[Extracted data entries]
* START *

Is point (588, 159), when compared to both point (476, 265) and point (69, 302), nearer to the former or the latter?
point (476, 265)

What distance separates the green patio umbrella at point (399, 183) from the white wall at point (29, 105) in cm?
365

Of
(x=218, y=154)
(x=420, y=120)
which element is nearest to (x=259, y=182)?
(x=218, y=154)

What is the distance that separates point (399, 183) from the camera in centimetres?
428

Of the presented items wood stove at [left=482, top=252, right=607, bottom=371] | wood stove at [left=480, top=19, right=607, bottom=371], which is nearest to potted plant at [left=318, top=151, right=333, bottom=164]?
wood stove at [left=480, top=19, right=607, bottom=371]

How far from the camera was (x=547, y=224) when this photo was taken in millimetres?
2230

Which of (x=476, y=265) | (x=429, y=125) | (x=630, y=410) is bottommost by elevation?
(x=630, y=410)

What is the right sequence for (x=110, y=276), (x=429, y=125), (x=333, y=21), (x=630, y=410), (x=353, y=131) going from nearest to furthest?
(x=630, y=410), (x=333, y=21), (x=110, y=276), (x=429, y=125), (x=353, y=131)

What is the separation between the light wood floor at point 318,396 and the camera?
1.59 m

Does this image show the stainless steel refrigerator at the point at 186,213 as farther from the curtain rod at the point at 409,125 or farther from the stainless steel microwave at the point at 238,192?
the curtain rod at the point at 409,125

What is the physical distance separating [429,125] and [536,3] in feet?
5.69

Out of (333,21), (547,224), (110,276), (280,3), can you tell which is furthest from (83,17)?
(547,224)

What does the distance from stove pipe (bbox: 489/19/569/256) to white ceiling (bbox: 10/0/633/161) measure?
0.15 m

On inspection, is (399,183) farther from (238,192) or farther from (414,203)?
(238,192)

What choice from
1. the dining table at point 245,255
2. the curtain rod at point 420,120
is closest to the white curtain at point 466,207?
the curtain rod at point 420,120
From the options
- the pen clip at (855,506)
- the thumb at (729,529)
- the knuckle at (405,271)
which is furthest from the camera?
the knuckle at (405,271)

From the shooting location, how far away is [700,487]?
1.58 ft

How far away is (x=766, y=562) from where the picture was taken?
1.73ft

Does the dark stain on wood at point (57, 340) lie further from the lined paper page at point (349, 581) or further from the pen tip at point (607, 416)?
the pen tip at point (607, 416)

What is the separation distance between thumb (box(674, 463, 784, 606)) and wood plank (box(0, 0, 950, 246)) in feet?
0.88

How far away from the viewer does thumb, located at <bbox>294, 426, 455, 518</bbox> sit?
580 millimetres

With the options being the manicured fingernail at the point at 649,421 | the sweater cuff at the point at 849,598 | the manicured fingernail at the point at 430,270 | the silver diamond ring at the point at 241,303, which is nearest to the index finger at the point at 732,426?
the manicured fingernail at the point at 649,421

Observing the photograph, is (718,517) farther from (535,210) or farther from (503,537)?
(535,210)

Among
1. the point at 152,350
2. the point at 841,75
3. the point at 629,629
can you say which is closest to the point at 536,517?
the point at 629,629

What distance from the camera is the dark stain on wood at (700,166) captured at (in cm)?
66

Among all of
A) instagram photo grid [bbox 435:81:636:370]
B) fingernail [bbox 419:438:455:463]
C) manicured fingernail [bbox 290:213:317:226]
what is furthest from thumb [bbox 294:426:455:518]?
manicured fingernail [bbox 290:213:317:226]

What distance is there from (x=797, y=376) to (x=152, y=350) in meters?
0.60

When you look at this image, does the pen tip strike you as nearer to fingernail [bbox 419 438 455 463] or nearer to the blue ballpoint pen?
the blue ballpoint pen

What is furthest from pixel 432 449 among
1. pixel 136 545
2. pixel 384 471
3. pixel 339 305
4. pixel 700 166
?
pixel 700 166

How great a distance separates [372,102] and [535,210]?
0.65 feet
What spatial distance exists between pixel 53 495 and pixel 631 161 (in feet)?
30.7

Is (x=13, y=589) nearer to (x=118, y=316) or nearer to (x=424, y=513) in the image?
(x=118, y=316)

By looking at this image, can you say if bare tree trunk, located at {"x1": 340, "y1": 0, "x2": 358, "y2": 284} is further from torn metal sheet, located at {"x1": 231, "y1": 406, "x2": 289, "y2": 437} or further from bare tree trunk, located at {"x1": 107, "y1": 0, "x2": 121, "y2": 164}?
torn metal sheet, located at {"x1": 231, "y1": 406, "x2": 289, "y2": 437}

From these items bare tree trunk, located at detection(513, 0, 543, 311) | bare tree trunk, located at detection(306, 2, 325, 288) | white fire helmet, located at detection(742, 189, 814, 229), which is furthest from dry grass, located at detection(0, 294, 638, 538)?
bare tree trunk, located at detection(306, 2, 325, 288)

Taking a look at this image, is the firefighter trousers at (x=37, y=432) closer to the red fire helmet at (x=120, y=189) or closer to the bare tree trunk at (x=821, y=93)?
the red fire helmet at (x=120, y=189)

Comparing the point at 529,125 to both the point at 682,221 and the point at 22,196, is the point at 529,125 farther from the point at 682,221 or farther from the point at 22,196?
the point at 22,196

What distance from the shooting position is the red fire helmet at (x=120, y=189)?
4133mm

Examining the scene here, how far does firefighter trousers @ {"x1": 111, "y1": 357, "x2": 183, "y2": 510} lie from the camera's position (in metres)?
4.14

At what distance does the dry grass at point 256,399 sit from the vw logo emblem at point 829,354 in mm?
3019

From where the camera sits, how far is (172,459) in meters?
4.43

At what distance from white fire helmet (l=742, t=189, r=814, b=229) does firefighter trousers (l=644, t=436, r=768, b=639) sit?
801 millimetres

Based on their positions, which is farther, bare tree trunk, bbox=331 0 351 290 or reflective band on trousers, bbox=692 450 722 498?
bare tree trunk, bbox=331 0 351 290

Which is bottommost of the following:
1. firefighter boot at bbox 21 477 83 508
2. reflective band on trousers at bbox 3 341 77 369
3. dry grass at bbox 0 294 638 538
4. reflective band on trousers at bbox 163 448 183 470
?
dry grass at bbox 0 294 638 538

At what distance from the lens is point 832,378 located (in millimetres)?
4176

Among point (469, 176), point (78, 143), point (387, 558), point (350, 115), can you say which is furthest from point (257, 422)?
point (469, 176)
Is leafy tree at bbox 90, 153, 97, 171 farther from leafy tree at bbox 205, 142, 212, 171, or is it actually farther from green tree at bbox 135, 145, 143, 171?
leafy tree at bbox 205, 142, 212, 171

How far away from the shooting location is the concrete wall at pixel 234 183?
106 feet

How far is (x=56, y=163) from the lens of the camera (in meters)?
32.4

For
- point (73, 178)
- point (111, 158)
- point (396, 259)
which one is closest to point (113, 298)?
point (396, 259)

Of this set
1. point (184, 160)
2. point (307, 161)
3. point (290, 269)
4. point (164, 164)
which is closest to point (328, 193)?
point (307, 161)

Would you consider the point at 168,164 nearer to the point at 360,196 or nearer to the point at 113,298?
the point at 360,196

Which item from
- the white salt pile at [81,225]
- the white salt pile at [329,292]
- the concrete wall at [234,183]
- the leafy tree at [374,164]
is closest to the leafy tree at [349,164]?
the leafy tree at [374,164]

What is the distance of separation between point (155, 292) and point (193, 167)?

* END *
* START *

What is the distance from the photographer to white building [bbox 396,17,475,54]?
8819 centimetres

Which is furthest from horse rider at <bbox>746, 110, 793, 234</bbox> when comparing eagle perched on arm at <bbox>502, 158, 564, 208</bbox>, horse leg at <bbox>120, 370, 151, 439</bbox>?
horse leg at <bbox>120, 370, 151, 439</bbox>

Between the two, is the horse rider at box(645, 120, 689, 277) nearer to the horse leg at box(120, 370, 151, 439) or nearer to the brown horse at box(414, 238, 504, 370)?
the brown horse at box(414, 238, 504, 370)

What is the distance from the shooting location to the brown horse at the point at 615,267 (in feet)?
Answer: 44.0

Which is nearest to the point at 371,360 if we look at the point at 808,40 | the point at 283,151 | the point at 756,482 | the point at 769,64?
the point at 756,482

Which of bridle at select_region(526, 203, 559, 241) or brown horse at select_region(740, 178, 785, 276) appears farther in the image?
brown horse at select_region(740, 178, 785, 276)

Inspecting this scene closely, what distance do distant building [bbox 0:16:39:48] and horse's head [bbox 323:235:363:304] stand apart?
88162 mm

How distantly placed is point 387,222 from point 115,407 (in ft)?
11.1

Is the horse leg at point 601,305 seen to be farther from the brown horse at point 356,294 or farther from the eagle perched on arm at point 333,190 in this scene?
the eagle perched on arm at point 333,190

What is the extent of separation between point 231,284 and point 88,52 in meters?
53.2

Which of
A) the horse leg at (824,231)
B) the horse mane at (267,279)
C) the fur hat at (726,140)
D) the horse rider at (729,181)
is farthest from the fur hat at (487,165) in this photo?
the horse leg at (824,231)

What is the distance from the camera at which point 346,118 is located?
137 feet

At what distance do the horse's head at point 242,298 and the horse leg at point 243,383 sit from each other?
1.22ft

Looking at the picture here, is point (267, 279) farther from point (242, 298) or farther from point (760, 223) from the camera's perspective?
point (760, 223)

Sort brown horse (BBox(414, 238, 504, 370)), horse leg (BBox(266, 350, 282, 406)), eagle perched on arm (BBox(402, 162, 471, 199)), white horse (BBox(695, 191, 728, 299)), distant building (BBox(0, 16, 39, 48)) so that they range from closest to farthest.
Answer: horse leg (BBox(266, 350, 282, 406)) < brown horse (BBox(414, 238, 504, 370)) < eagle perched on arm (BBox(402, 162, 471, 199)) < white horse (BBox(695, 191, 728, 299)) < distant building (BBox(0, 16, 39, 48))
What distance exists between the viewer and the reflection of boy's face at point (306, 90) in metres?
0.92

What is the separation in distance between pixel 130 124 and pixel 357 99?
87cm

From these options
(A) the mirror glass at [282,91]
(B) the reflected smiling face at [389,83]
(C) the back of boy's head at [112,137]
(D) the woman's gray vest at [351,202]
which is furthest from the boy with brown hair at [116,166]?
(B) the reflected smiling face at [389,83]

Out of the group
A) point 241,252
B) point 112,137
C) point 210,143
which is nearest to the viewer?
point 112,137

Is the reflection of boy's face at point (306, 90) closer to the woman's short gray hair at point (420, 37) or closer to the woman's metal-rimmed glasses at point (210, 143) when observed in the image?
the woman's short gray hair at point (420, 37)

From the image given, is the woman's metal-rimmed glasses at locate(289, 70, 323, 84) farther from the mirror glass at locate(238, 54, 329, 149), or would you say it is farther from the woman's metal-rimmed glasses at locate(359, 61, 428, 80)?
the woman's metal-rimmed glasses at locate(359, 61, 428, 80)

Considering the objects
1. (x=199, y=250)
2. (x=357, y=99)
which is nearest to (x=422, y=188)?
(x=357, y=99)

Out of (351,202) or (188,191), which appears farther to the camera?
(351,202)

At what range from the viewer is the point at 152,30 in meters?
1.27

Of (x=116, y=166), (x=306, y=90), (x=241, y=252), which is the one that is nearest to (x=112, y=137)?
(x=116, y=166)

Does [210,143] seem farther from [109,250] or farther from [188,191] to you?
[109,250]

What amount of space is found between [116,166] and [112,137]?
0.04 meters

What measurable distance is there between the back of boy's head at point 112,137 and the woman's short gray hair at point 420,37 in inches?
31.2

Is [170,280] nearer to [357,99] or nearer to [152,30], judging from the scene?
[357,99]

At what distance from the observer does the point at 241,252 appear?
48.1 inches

* END *
* START *

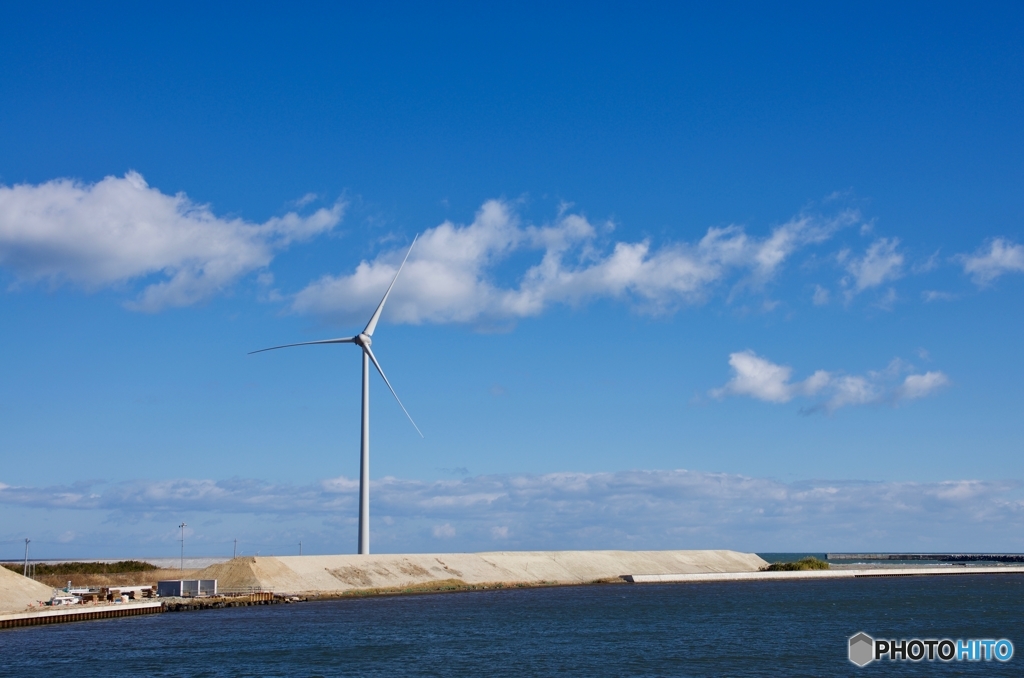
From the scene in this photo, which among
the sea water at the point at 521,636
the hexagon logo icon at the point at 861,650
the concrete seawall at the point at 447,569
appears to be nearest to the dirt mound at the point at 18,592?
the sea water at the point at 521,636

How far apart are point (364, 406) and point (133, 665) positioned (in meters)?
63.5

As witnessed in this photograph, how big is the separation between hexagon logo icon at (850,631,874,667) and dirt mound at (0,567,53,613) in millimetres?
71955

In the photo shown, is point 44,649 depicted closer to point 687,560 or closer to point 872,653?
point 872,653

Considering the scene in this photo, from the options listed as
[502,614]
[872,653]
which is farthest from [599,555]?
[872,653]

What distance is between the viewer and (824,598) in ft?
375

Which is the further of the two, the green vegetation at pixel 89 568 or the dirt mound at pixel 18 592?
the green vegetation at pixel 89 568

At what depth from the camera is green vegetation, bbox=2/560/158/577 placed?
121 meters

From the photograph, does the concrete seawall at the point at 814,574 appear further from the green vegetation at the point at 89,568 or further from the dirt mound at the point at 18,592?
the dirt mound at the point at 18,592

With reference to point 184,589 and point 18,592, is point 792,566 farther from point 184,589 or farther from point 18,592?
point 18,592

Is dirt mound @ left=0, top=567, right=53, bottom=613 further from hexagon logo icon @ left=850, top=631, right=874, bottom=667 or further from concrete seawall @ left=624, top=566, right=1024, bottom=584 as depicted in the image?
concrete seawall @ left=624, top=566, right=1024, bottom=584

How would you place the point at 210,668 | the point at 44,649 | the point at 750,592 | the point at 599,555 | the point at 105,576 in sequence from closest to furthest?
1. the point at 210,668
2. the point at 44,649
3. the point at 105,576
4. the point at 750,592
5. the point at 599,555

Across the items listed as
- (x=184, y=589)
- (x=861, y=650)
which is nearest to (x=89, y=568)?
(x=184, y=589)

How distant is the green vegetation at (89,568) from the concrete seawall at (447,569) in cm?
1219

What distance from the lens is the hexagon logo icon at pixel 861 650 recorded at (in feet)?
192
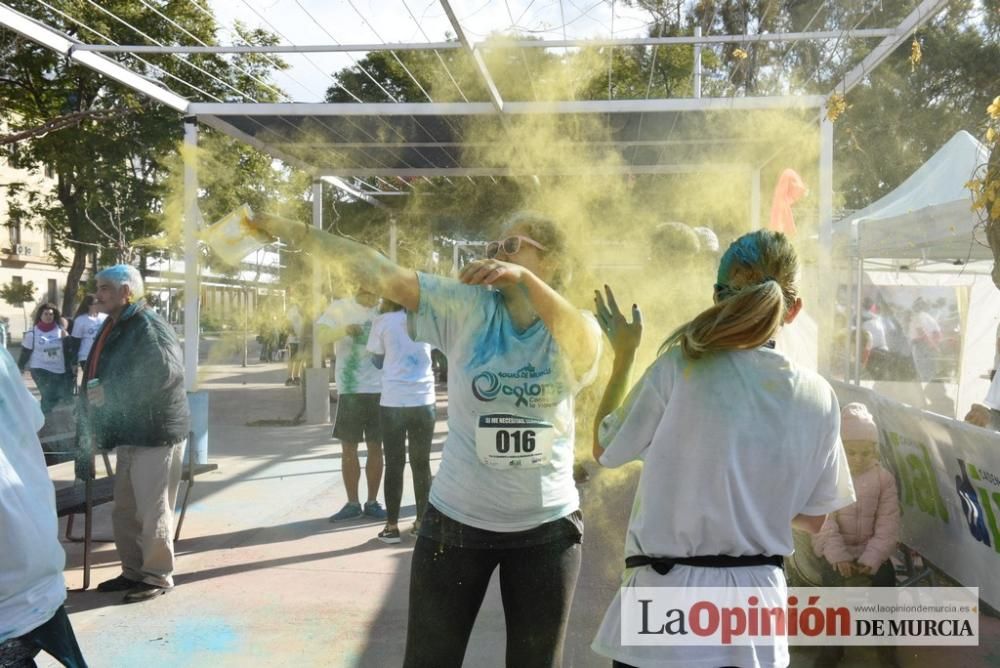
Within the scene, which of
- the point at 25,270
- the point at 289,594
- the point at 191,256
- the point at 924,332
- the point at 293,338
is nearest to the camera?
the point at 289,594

* END *

Rewrite the lines between the one holding "At what distance from the observer" and the one holding "48.1 inches", inclusive, renaming "observer" to "viewer" and leaving everything else unchanged.

At what distance from the viewer does the point at 241,252 appear?
48.1 inches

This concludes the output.